Before it became on trend, he was well aware of the connection between mental well-being and the value of learning how to think, illustrated in his more philosophical works; The Happiness Purpose (1977), where he suggests a religion based on respect and positivity rather than love would cause less global conflict, and became more playful in his work in Why I Want to Be King of Australia (1999), which he wrote on a plane from London to Auckland, giving reasons as to how a leader should be chosen, the qualities they needed to possess, and why he would make an excellent monarch to a country which he openly admitted he felt most at home. He even noted throughout the book where he was flying at the time of writing. He told me he was immensely proud of being able to sing in the Sydney Opera House, when he headlined talks on creativity there in 2008, although he admitted, ‘I wasn’t particularly good.’

It is a testament to his kindness and generosity of spirit that those I interviewed spoke of him with genuine affection as well as palpable respect. From the late HRH Prince Phillip to musician Peter Gabriel, to Baroness Helena Kennedy, who wrote the introduction to his biography, Edward’s influence structured their thinking and attitude towards thinking. His magnetic and creative communication skills enabled him to reach and enthuse the five-year-old school child as much as the hard-bitten CEO, and completely changed their mind set when they listened to him speak. Advertising gurus Dave Trott and Rory Sutherland, spoke of his magnetism and how instead of organising a client jolly one year, Trott asked De Bono to speak to his employees, leading to the advertising agency, according to Trott, “winning every advertising award going”.
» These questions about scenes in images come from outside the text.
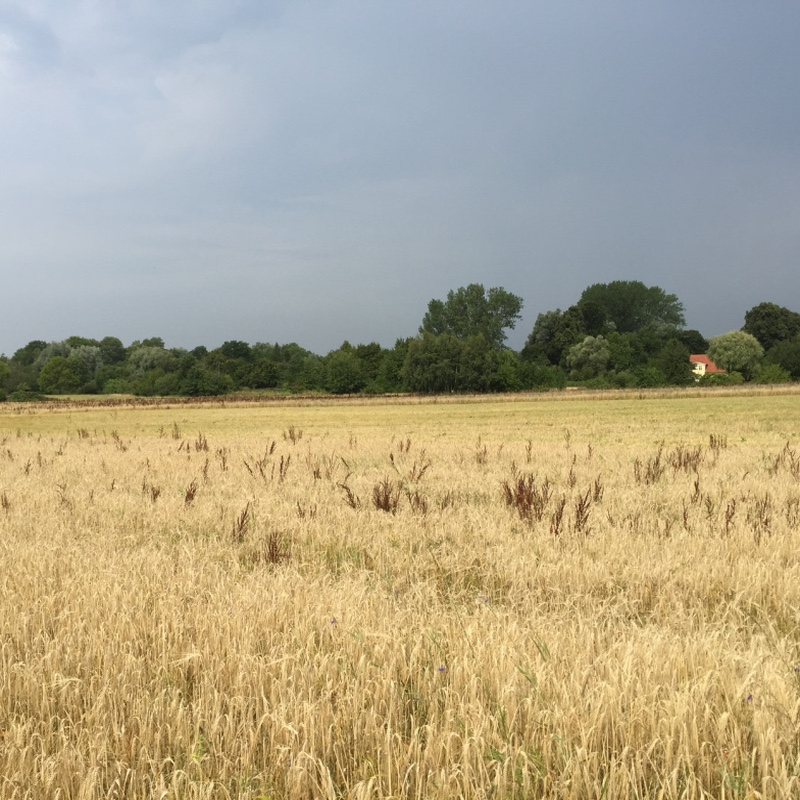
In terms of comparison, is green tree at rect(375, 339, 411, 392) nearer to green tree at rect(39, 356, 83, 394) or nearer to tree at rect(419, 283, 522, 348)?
tree at rect(419, 283, 522, 348)

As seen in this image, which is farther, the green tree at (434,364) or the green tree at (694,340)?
the green tree at (694,340)

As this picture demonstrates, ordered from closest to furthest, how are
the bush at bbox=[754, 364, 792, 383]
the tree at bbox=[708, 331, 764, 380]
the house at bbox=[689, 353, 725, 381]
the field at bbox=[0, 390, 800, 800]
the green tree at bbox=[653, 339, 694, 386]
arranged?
the field at bbox=[0, 390, 800, 800] → the green tree at bbox=[653, 339, 694, 386] → the bush at bbox=[754, 364, 792, 383] → the tree at bbox=[708, 331, 764, 380] → the house at bbox=[689, 353, 725, 381]

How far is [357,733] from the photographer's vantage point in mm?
2662

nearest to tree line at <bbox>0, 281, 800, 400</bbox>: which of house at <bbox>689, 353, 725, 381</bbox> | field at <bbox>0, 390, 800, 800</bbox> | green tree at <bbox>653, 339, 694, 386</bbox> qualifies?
green tree at <bbox>653, 339, 694, 386</bbox>

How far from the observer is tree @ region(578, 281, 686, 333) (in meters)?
171

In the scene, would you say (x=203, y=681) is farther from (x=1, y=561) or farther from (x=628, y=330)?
(x=628, y=330)

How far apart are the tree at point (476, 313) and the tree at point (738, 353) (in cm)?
4212

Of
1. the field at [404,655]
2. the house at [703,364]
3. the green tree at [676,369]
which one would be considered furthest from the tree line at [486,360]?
the field at [404,655]

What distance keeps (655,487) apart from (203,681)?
810cm

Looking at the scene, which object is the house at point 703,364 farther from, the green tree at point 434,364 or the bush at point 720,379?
the green tree at point 434,364

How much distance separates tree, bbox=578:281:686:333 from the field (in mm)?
172179

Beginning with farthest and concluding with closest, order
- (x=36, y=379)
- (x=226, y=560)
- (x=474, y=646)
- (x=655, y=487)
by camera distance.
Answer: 1. (x=36, y=379)
2. (x=655, y=487)
3. (x=226, y=560)
4. (x=474, y=646)

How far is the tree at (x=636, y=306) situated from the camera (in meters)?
171

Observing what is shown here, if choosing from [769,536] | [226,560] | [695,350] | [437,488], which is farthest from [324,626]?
[695,350]
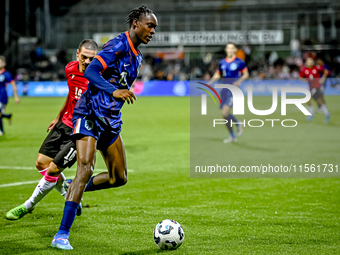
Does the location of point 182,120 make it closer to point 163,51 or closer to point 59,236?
point 59,236

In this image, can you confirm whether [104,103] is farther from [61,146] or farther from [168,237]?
[168,237]

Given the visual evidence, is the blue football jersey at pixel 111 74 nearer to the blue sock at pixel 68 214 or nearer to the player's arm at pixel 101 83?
the player's arm at pixel 101 83

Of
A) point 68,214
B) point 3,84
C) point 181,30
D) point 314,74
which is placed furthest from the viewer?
point 181,30

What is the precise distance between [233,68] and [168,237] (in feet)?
28.3

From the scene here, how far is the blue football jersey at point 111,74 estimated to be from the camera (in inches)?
172

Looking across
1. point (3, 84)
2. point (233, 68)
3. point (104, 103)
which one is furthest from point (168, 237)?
point (3, 84)

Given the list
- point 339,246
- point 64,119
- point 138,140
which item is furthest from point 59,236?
point 138,140

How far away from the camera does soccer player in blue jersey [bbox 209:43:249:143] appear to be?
12.1m

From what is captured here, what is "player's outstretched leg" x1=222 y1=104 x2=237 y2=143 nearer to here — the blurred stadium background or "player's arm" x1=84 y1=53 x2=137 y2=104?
"player's arm" x1=84 y1=53 x2=137 y2=104

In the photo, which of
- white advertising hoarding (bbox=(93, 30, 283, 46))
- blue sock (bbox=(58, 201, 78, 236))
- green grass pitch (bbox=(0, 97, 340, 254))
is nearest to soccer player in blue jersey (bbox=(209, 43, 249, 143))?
green grass pitch (bbox=(0, 97, 340, 254))

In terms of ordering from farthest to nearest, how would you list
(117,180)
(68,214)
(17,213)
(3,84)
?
(3,84) → (17,213) → (117,180) → (68,214)

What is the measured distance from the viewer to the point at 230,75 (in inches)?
492

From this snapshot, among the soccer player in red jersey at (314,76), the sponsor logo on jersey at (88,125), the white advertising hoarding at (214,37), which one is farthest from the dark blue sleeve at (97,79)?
the white advertising hoarding at (214,37)

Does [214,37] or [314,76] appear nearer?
[314,76]
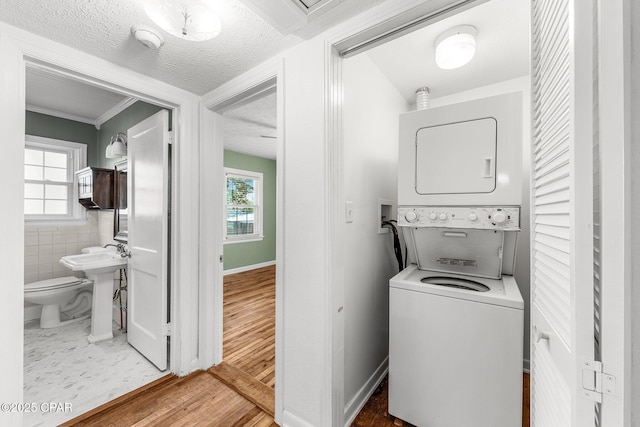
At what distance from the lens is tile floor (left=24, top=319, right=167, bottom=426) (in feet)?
5.56

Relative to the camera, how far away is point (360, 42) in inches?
50.3

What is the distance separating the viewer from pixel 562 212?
2.22 feet

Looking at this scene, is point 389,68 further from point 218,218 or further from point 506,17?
point 218,218

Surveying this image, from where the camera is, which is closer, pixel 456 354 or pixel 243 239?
pixel 456 354

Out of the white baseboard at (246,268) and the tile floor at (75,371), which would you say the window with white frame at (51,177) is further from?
the white baseboard at (246,268)

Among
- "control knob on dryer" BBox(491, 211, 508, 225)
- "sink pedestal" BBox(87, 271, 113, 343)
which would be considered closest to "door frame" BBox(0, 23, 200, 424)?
"sink pedestal" BBox(87, 271, 113, 343)

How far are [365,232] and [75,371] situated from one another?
8.19 ft

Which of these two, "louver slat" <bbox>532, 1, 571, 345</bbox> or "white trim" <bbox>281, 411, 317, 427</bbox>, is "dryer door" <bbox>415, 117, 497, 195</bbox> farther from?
"white trim" <bbox>281, 411, 317, 427</bbox>

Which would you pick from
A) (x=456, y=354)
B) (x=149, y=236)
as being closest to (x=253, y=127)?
(x=149, y=236)

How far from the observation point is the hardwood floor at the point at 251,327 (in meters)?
2.13

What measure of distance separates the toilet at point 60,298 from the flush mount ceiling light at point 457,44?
156 inches

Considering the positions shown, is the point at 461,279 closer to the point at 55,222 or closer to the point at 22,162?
the point at 22,162

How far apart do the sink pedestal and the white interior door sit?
32 cm

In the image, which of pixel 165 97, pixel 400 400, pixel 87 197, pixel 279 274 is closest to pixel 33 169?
pixel 87 197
He was invited to speak and/or represent his country at many events around the world, even sometimes being invited twice by accident. On one such occasion, he attended the Royal summer garden party a second time (although you are only supposed to attend it once). Josephine, his ex-wife, who was with him at the time, commented ‘the Queen noticed we were there and said ‘What are you doing here again? You are only supposed to be invited once.’  Edward explained what had happened – (the Maltese government had extended the invitation) and the late HRH Prince Phillip asked Edward how he was getting on with his work on lateral thinking. When the Queen asked what it was about, Phillip replied, ‘It’s something you do lying down.’
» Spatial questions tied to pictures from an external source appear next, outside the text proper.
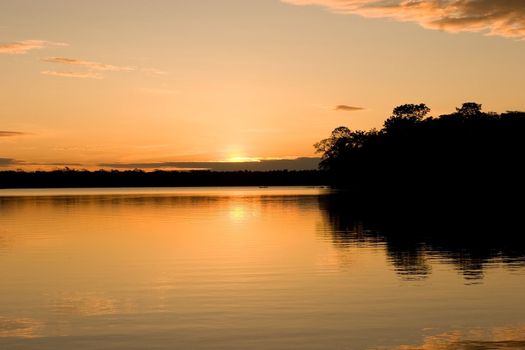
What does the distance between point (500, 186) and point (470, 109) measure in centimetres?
2698

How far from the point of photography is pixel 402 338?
65.0 ft

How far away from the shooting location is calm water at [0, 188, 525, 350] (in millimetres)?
20203

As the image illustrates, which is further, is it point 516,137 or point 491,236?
point 516,137

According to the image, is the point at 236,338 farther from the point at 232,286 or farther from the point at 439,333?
the point at 232,286

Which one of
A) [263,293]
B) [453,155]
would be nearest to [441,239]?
[263,293]

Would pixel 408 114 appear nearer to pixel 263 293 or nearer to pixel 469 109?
pixel 469 109

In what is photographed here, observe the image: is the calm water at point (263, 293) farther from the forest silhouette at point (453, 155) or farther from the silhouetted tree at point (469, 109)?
the silhouetted tree at point (469, 109)

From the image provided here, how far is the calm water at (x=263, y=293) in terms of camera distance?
20.2 m

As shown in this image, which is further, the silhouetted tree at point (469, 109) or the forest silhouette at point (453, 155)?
the silhouetted tree at point (469, 109)

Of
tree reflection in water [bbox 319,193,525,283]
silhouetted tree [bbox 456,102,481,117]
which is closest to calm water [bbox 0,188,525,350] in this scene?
tree reflection in water [bbox 319,193,525,283]

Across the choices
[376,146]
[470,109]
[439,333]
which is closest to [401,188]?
[376,146]

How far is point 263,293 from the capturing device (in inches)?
1109

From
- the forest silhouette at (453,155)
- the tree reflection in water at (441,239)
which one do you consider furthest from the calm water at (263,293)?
the forest silhouette at (453,155)

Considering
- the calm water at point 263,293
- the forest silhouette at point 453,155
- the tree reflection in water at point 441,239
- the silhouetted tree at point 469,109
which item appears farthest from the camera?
the silhouetted tree at point 469,109
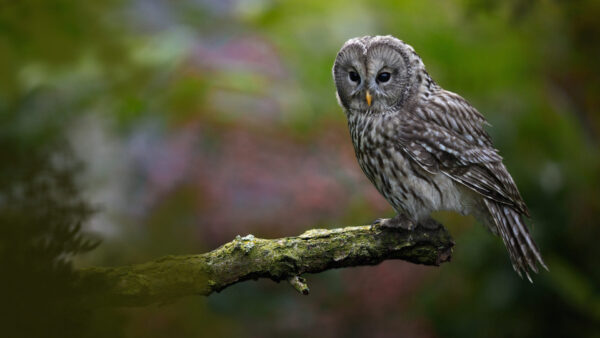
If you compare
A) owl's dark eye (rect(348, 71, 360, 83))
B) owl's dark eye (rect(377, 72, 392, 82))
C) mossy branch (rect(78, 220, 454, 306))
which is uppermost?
owl's dark eye (rect(348, 71, 360, 83))

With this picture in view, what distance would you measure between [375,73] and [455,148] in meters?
0.41

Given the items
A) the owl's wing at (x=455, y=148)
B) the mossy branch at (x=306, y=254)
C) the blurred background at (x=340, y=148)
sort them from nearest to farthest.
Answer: the mossy branch at (x=306, y=254) → the owl's wing at (x=455, y=148) → the blurred background at (x=340, y=148)

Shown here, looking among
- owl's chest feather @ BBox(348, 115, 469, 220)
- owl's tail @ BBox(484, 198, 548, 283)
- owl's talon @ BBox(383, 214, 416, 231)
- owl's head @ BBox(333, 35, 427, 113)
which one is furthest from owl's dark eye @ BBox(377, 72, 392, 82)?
owl's tail @ BBox(484, 198, 548, 283)

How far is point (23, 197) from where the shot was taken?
1.77ft

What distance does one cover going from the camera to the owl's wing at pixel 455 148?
6.40 ft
The use of humour was an intrinsic part of Edward’s presentations, of which he held thousands during his life, introducing jokes to explain how lateral thinking works and why it is relevant to the everyday rather than as an add-on to keep the audience amused. He was able to hold an audience’s attention with ease, without fuss, just him on the stage, like an Ed Sheeran who needed nothing more than his roller board and laminated paper on which he would write. ‘Regardless of where he was in the world, and to whom he was speaking,’ his assistant Justine Gaspar told me, ‘the audience would want him to like them.’

Baroness Helena Kennedy, who has the first word in Edward’s biography I will leave with the last, “Most of my work has been around terrorism, domestic violence, and sexual violence. The psychiatrists with whom I worked on torture cases were able to read across to identify similar symptoms of PTSD in serious domestic violence cases. This sort of read-across saves lives. I was taking something from one place, one area of experience, and seeing if it can apply in another. I think lateral thinking is fundamental to human development, giving expression to creativity. Most breakthroughs in science and medicine and other fields like law happen by doing this. But Edward de Bono is more than that; he teaches people to think for themselves. Perhaps his legacy is yet to be realised.”

Love Laterally: The Life of the Original Thinking Man is published in September.